Quadrangle, the second-largest shareholder with 16.6 percent of the company, is looking at a total return of more than 3x its $150 million investment, when including dividends, as sister Web site peHub reported.

For Goldman Sachs Capital, the exit is a long time coming: The firm invested $100 million in the company back in 2004, and invested another $250 million in 2006. A source close to the deal said the Goldman team was the most eager seller, noting the hold time of the investment and the fact that Gerry Cardinale, a senior partner in the group quoted in a press release announcing the deal, announced in June that he was leaving the firm. Hughes Lepic, who oversees Europe, the Middle East and Africa for Goldman’s merchant banking division, announced his retirement at the same time.

“My sense is that Goldman is in realization mode on older deals,” this source said. “I think [Cardinale] wanted to get it done before he left.”

This same source noted that for sponsors, cable companies are particularly enticing right now because their revenues can often be more reasonably predicted than other businesses. That’s a critical attribute in an unsteady economy in which many firms are skittish about buying companies because it’s so hard to foresee how they’ll perform in the coming quarters, he said.

“A lot of things can go less well than you hoped and as a private equity investor you can still make low double-digit returns,” the source said. “On the other side, if things go well, you might get into the low 20s [on internal rate of return], and as a private equity investor today, that’s a pretty good outcome.”

Suddenlink, for example, is fairly protected from Verizon and AT&T, which have determined that the housing density in the regions Suddenlink serves don’t promise attractive enough returns for the companies to upgrade their copper telephone networks with the fiber networks necessary to adequately challenge Suddenlink’s offerings, the source said. BC Partners Co-Chairman Raymond Svider echoed those sentiments in the deal announcement.
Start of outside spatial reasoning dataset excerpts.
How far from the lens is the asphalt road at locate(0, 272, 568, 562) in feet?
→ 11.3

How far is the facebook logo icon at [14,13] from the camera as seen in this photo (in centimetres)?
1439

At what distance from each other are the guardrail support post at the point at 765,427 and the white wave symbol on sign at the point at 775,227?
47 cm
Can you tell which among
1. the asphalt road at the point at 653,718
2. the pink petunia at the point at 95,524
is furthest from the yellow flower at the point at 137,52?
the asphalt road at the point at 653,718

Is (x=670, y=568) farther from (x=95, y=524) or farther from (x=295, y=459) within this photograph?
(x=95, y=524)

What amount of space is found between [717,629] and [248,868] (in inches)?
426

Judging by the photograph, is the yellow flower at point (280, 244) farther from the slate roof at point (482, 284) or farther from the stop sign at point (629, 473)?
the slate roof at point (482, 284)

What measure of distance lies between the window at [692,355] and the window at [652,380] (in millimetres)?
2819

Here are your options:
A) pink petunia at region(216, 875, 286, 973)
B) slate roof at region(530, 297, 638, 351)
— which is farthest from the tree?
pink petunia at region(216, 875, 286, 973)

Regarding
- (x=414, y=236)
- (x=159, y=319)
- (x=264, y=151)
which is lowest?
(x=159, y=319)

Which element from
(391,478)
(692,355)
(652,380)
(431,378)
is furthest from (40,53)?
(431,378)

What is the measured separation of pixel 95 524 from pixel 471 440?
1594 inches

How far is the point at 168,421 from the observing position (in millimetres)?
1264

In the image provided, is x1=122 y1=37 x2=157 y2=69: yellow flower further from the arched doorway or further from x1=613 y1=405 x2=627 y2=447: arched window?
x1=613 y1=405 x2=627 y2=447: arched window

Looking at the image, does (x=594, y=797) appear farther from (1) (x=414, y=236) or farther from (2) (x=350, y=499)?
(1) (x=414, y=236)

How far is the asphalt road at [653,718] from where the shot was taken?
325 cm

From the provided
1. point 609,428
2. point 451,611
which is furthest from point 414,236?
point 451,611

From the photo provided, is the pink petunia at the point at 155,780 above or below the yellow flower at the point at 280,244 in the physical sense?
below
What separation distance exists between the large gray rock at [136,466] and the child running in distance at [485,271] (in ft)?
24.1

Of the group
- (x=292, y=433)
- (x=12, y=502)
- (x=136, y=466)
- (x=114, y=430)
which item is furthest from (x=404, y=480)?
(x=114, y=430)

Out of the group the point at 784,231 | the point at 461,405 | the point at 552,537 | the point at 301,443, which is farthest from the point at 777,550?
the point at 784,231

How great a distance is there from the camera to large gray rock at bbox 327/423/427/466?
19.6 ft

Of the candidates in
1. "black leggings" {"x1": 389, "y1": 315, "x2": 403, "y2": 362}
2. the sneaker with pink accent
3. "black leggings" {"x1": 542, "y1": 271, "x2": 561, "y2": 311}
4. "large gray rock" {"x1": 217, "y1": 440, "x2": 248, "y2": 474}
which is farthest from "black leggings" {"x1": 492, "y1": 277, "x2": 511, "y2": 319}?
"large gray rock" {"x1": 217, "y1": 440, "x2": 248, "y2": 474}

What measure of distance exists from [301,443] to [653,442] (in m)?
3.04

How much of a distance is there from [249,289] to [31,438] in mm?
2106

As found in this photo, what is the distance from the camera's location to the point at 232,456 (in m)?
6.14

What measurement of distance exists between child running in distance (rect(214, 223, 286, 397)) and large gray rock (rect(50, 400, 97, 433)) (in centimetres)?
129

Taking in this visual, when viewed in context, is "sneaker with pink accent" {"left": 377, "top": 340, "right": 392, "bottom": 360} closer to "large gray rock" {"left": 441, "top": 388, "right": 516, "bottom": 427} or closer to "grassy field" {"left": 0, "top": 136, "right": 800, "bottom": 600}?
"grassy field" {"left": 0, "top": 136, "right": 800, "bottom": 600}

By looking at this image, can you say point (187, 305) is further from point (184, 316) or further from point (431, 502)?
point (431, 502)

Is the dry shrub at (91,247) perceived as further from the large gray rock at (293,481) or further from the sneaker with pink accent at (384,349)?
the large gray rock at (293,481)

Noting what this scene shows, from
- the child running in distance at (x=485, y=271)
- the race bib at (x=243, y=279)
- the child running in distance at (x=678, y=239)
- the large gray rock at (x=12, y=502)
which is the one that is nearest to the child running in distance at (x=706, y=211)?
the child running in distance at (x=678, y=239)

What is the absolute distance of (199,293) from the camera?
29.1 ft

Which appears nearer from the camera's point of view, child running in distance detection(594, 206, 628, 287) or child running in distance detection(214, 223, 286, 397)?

“Cable…epitomizes the defensive growth characteristics we typically seek in an investment,” Svider said in the press release.

In the other deal, Canada’s Cogeco Cable Inc. agreed to buy U.S. cable operator Atlantic Broadband Finance LLC, which serves about 250,000 customers in Pennsylvania, Maryland, Florida, Delaware and South Carolina, in a deal valued at $1.36 billion, from ABRY Partners and Oak Hill Capital Partners.

The firms and their co-investors a 250 percent gain on a $261 million equity investment made in 2004, which includes $300 million the firms will make on the sale and $624 million of dividends they’ve already collected through dividends, according to The Deal.

Executives at Goldman Sachs and ABRY Partners were not immediately available. Executives at Oak Hill declined to comment.